Monday, June 01, 2009

28 Years Later

What's with the number 28?? This week I turn 28 years old - from conception, not birth. The Sun returns to it's original position in the sky every 28 years. Saturn circles the Sun in 28 years. There are 28 days in a moon's cycle - and also a females' cycle. Humans have exactly 28 teeth. There are 28 grams in an ounce.
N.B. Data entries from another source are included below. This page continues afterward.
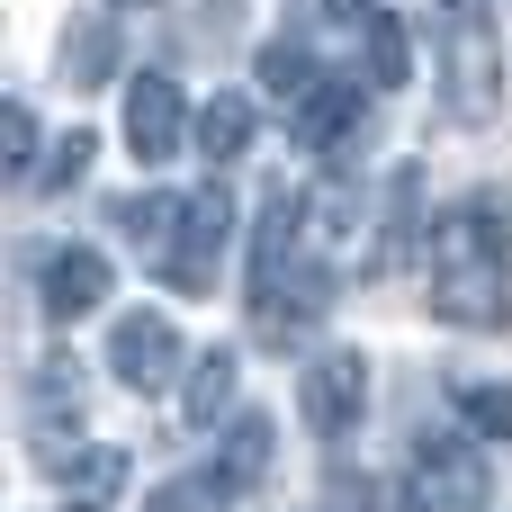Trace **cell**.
<instances>
[{
  "label": "cell",
  "mask_w": 512,
  "mask_h": 512,
  "mask_svg": "<svg viewBox=\"0 0 512 512\" xmlns=\"http://www.w3.org/2000/svg\"><path fill=\"white\" fill-rule=\"evenodd\" d=\"M423 270H432V315L459 333H504L512 324V216L495 189L459 198L432 216L423 234Z\"/></svg>",
  "instance_id": "obj_1"
},
{
  "label": "cell",
  "mask_w": 512,
  "mask_h": 512,
  "mask_svg": "<svg viewBox=\"0 0 512 512\" xmlns=\"http://www.w3.org/2000/svg\"><path fill=\"white\" fill-rule=\"evenodd\" d=\"M297 261L342 288V279H378L387 270V234H369V198L360 180H324L315 198H297Z\"/></svg>",
  "instance_id": "obj_2"
},
{
  "label": "cell",
  "mask_w": 512,
  "mask_h": 512,
  "mask_svg": "<svg viewBox=\"0 0 512 512\" xmlns=\"http://www.w3.org/2000/svg\"><path fill=\"white\" fill-rule=\"evenodd\" d=\"M441 81H450L459 126H486L504 108V36H495L486 0H441Z\"/></svg>",
  "instance_id": "obj_3"
},
{
  "label": "cell",
  "mask_w": 512,
  "mask_h": 512,
  "mask_svg": "<svg viewBox=\"0 0 512 512\" xmlns=\"http://www.w3.org/2000/svg\"><path fill=\"white\" fill-rule=\"evenodd\" d=\"M486 495H495V477H486L477 441H459V432L414 441V512H486Z\"/></svg>",
  "instance_id": "obj_4"
},
{
  "label": "cell",
  "mask_w": 512,
  "mask_h": 512,
  "mask_svg": "<svg viewBox=\"0 0 512 512\" xmlns=\"http://www.w3.org/2000/svg\"><path fill=\"white\" fill-rule=\"evenodd\" d=\"M225 234H234V198H225V180L189 189V225H180L171 261H162V279H171L180 297H207V288H216V270H225Z\"/></svg>",
  "instance_id": "obj_5"
},
{
  "label": "cell",
  "mask_w": 512,
  "mask_h": 512,
  "mask_svg": "<svg viewBox=\"0 0 512 512\" xmlns=\"http://www.w3.org/2000/svg\"><path fill=\"white\" fill-rule=\"evenodd\" d=\"M297 414H306L315 441H351L360 414H369V360L360 351H324L306 369V387H297Z\"/></svg>",
  "instance_id": "obj_6"
},
{
  "label": "cell",
  "mask_w": 512,
  "mask_h": 512,
  "mask_svg": "<svg viewBox=\"0 0 512 512\" xmlns=\"http://www.w3.org/2000/svg\"><path fill=\"white\" fill-rule=\"evenodd\" d=\"M108 288H117V270H108L90 243H63V252H45V261H36V306H45L54 324L99 315V306H108Z\"/></svg>",
  "instance_id": "obj_7"
},
{
  "label": "cell",
  "mask_w": 512,
  "mask_h": 512,
  "mask_svg": "<svg viewBox=\"0 0 512 512\" xmlns=\"http://www.w3.org/2000/svg\"><path fill=\"white\" fill-rule=\"evenodd\" d=\"M180 135H189L180 81H171V72H135V81H126V144H135V162H171Z\"/></svg>",
  "instance_id": "obj_8"
},
{
  "label": "cell",
  "mask_w": 512,
  "mask_h": 512,
  "mask_svg": "<svg viewBox=\"0 0 512 512\" xmlns=\"http://www.w3.org/2000/svg\"><path fill=\"white\" fill-rule=\"evenodd\" d=\"M108 369H117V387H135V396L171 387V369H180V333H171V315H117V333H108Z\"/></svg>",
  "instance_id": "obj_9"
},
{
  "label": "cell",
  "mask_w": 512,
  "mask_h": 512,
  "mask_svg": "<svg viewBox=\"0 0 512 512\" xmlns=\"http://www.w3.org/2000/svg\"><path fill=\"white\" fill-rule=\"evenodd\" d=\"M360 117H369L360 81H333V72H324V81H315V90H306V99L288 108V126H297V144H306V153H333V144H342V135H351Z\"/></svg>",
  "instance_id": "obj_10"
},
{
  "label": "cell",
  "mask_w": 512,
  "mask_h": 512,
  "mask_svg": "<svg viewBox=\"0 0 512 512\" xmlns=\"http://www.w3.org/2000/svg\"><path fill=\"white\" fill-rule=\"evenodd\" d=\"M252 135H261V117H252V99L243 90H216L207 108H198V153L225 171V162H243L252 153Z\"/></svg>",
  "instance_id": "obj_11"
},
{
  "label": "cell",
  "mask_w": 512,
  "mask_h": 512,
  "mask_svg": "<svg viewBox=\"0 0 512 512\" xmlns=\"http://www.w3.org/2000/svg\"><path fill=\"white\" fill-rule=\"evenodd\" d=\"M117 495H126V450H108V441H99V450L63 459V504H72V512H108Z\"/></svg>",
  "instance_id": "obj_12"
},
{
  "label": "cell",
  "mask_w": 512,
  "mask_h": 512,
  "mask_svg": "<svg viewBox=\"0 0 512 512\" xmlns=\"http://www.w3.org/2000/svg\"><path fill=\"white\" fill-rule=\"evenodd\" d=\"M216 477H225L234 495H252V486L270 477V414H234V432H225V450H216Z\"/></svg>",
  "instance_id": "obj_13"
},
{
  "label": "cell",
  "mask_w": 512,
  "mask_h": 512,
  "mask_svg": "<svg viewBox=\"0 0 512 512\" xmlns=\"http://www.w3.org/2000/svg\"><path fill=\"white\" fill-rule=\"evenodd\" d=\"M450 414L477 441H512V387L504 378H450Z\"/></svg>",
  "instance_id": "obj_14"
},
{
  "label": "cell",
  "mask_w": 512,
  "mask_h": 512,
  "mask_svg": "<svg viewBox=\"0 0 512 512\" xmlns=\"http://www.w3.org/2000/svg\"><path fill=\"white\" fill-rule=\"evenodd\" d=\"M117 225L135 234V252H153V261H171V243H180V225H189V198H126L117 207Z\"/></svg>",
  "instance_id": "obj_15"
},
{
  "label": "cell",
  "mask_w": 512,
  "mask_h": 512,
  "mask_svg": "<svg viewBox=\"0 0 512 512\" xmlns=\"http://www.w3.org/2000/svg\"><path fill=\"white\" fill-rule=\"evenodd\" d=\"M225 405H234V351H207V360L189 369L180 423H189V432H216V423H225Z\"/></svg>",
  "instance_id": "obj_16"
},
{
  "label": "cell",
  "mask_w": 512,
  "mask_h": 512,
  "mask_svg": "<svg viewBox=\"0 0 512 512\" xmlns=\"http://www.w3.org/2000/svg\"><path fill=\"white\" fill-rule=\"evenodd\" d=\"M63 72H72V90H99V81L117 72V27L72 18V36H63Z\"/></svg>",
  "instance_id": "obj_17"
},
{
  "label": "cell",
  "mask_w": 512,
  "mask_h": 512,
  "mask_svg": "<svg viewBox=\"0 0 512 512\" xmlns=\"http://www.w3.org/2000/svg\"><path fill=\"white\" fill-rule=\"evenodd\" d=\"M360 27H369V90H405V72H414V36H405V18L369 9Z\"/></svg>",
  "instance_id": "obj_18"
},
{
  "label": "cell",
  "mask_w": 512,
  "mask_h": 512,
  "mask_svg": "<svg viewBox=\"0 0 512 512\" xmlns=\"http://www.w3.org/2000/svg\"><path fill=\"white\" fill-rule=\"evenodd\" d=\"M315 81H324V72H315L306 36H270V45H261V90H270V99H288V108H297Z\"/></svg>",
  "instance_id": "obj_19"
},
{
  "label": "cell",
  "mask_w": 512,
  "mask_h": 512,
  "mask_svg": "<svg viewBox=\"0 0 512 512\" xmlns=\"http://www.w3.org/2000/svg\"><path fill=\"white\" fill-rule=\"evenodd\" d=\"M144 512H234V486H225L216 468H198V477H171Z\"/></svg>",
  "instance_id": "obj_20"
},
{
  "label": "cell",
  "mask_w": 512,
  "mask_h": 512,
  "mask_svg": "<svg viewBox=\"0 0 512 512\" xmlns=\"http://www.w3.org/2000/svg\"><path fill=\"white\" fill-rule=\"evenodd\" d=\"M90 153H99V135H90V126H63L54 153H45V171H36V189H72V180L90 171Z\"/></svg>",
  "instance_id": "obj_21"
},
{
  "label": "cell",
  "mask_w": 512,
  "mask_h": 512,
  "mask_svg": "<svg viewBox=\"0 0 512 512\" xmlns=\"http://www.w3.org/2000/svg\"><path fill=\"white\" fill-rule=\"evenodd\" d=\"M36 171H45V162H36V108L18 99V108H9V180L36 189Z\"/></svg>",
  "instance_id": "obj_22"
},
{
  "label": "cell",
  "mask_w": 512,
  "mask_h": 512,
  "mask_svg": "<svg viewBox=\"0 0 512 512\" xmlns=\"http://www.w3.org/2000/svg\"><path fill=\"white\" fill-rule=\"evenodd\" d=\"M333 504H342V512H396L378 486H369V477H342V486H333Z\"/></svg>",
  "instance_id": "obj_23"
},
{
  "label": "cell",
  "mask_w": 512,
  "mask_h": 512,
  "mask_svg": "<svg viewBox=\"0 0 512 512\" xmlns=\"http://www.w3.org/2000/svg\"><path fill=\"white\" fill-rule=\"evenodd\" d=\"M324 9H333V18H369V0H324Z\"/></svg>",
  "instance_id": "obj_24"
},
{
  "label": "cell",
  "mask_w": 512,
  "mask_h": 512,
  "mask_svg": "<svg viewBox=\"0 0 512 512\" xmlns=\"http://www.w3.org/2000/svg\"><path fill=\"white\" fill-rule=\"evenodd\" d=\"M117 9H162V0H117Z\"/></svg>",
  "instance_id": "obj_25"
}]
</instances>
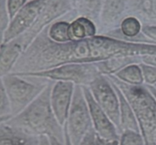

Greek mathmeticians proclaim 28 to be perfect.
E.T.
I'm sure all these coincidences are nothing more than that, but in my quest to discover why February has 28 days, I studied up on the Gregorian Calendar... which was known as the Julian Calendar... which was known as the Roman Calendar before it was revised by Caesar in 44 BC. Before Pope Gregory XIII revised Julius' version we had a leap year every 4 years; now we have 97 leap years every B'ak'tun. This created an error of the previous 13 centuries' time-keeping by ~10 days, so the last day of the Julian Calendar was Oct 4, 1582 followed by the first day of the Gregorian Calendar on Oct 15, 1582. Makes ya feel empty inside, doesn't it?
1 B'ak'tun later the Sun and Stars gave us §, Thriller and ET. Just another coincidence?